Professional Appointments and Affiliations
Teaching Professor Emeritus
Director of the General Chemistry Labs
213 Whitmore Laboratory
University Park, PA 16802
B.S., St. Lawrence University, 1974
Ph.D., University of Rhode Island, 1981
Applied Spectroscopy, Chemical Education
Dr. Keiser's research background is in the use of spectroscopic methods to characterize surfaces. For example, Dr. Keiser has worked on a project with NASA to develop a method to remotely and quantitatively determine the thickness of ice films on the space shuttle's external fuel tank. This tank is filled with liquid hydrogen and liquid oxygen; therefore, condensation of water vapor from the air can and does occur. Because of the possibility of damage to the shuttle by flying ice chunks, any launch will automatically be aborted if the ice is thicker than 1/8". Currently, remote sensing is done with a TV camera coupled to a thermal imaging device. This device is capable of identifying the presence of ice, especially if it is covered with a layer of frost, but it has difficulty identifying transparent ice and is not capable of determining the thickness of ice in any case. Thus, there is a need for developing a technique for measuring the thickness of frost/ice on the tank surfaces. Dr. Keiser has studied the feasibility of using near infrared diffuse reflectance spectroscopy to solve this problem. The laboratory experiments have investigated the reflectance of near-infrared radiation from ice films of different thicknesses and morphology. The final system envisioned would involve a near-infrared beam, which would pass through the ice film and reflect off the surface of the tank. The scattered light would be remotely collected and analyzed to determine the thickness of the ice film.
Dr. Keiser's current research interests pertain to chemical education. As director of the General Chemistry Laboratories, Dr.
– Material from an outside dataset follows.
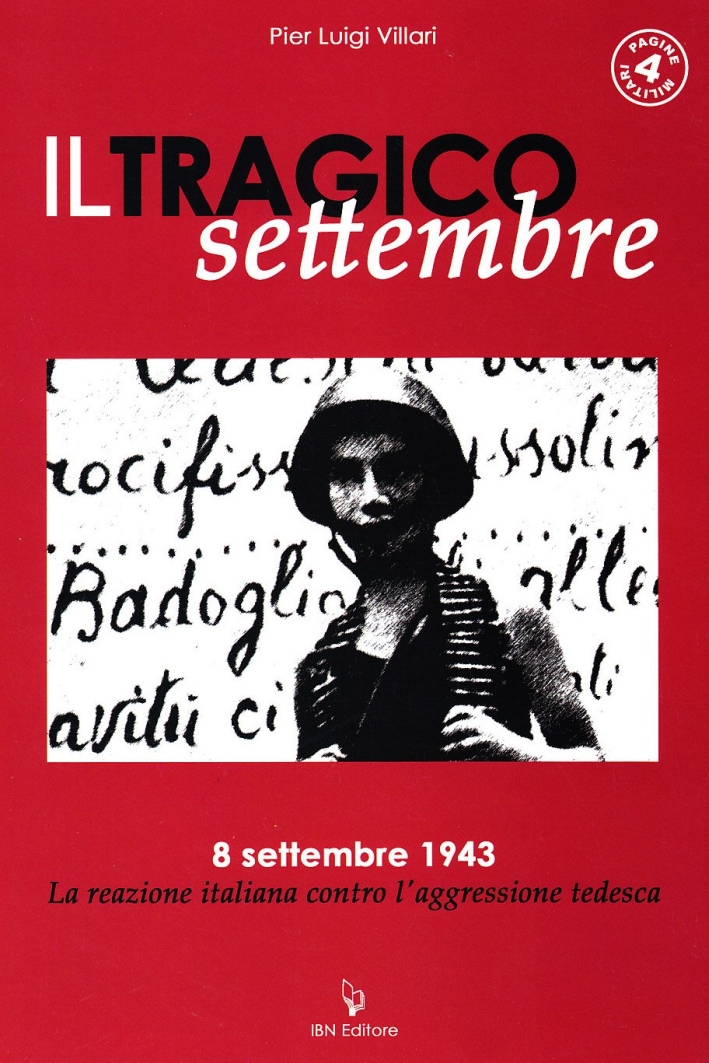 Il tragico settembre. 8 settembre 1943: la reazione italiana contro l'aggressione tedesca Il tragico settembre. 8 settembre 1943: la reazione italiana contro l'aggressione tedesca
Keiser has the responsibility to decide what are the most effective ways of using laboratory time to communicate the principles of general chemistry. Clearly, the laboratory is a "hands-on" time for students. But what is the most effective way to make use of that time? Are computer-simulated experiments an appropriate way to teach part of the lab course? To what extent should the time be divided between quantitative work and qualitative "descriptive" chemistry? To what extent should general chemistry experiments be "cookbook" as opposed to more exploratory work? These issues are under investigation in a continuing attempt to make the General Chemistry Laboratory the best learning experience possible.
S. Thompson - author; J. T. Keiser - editor, Penn State Version of Chemtrek, Published by Penn State under license from Prentice-Hall, Inc., Englewood Cliffs, NJ (2000).
L. M. Egolf and J. T. Keiser, Photon Initiated Hydrogen-Chlorine Reaction, J. Chem. Edu., 70(8):A208 (1993).
J. T. Keiser and B. T. Upchurch, Characterization of the Surfaces of Platinum/Tin Oxide-Based Catalysts by Fourier Transform Infrared Spectroscopy (FTIR), Proc. of the Intl. Conf. for Long-Life CO2 Lasers, NASA Langley Research Center, Hampton, VA, October 17-19 (1989).
C. P. Booker and J. T. Keiser, The Modification of Alumina by Reaction with Rh3+, Chemically Modified Surfaces,Vol. 3, Gordon and Breach Science Publishers, Proc. of the Chemically Modified Surfaces Symposium, Midland, MI, June 28-30 (1989).
C. P. Booker and J. T. Keiser, The Reduction of Rh3+ on Supported Rhodium Surfaces by CO, J. of Physical Chemistry , 93(4):1532 (1989).
P. B. Merrill and J. T. Keiser, Attenuated Total Internal Reflectance Infrared Spectroscopy (ATR) of Organosilane Films on Polyethylene, Chemically Modified Surface, 1Vol. 2, Gordon and Breach Science Publishers, Proc. of the Chemically Modified Surfaces Symposium, Fort Collins, CO, June 17-19 (1987).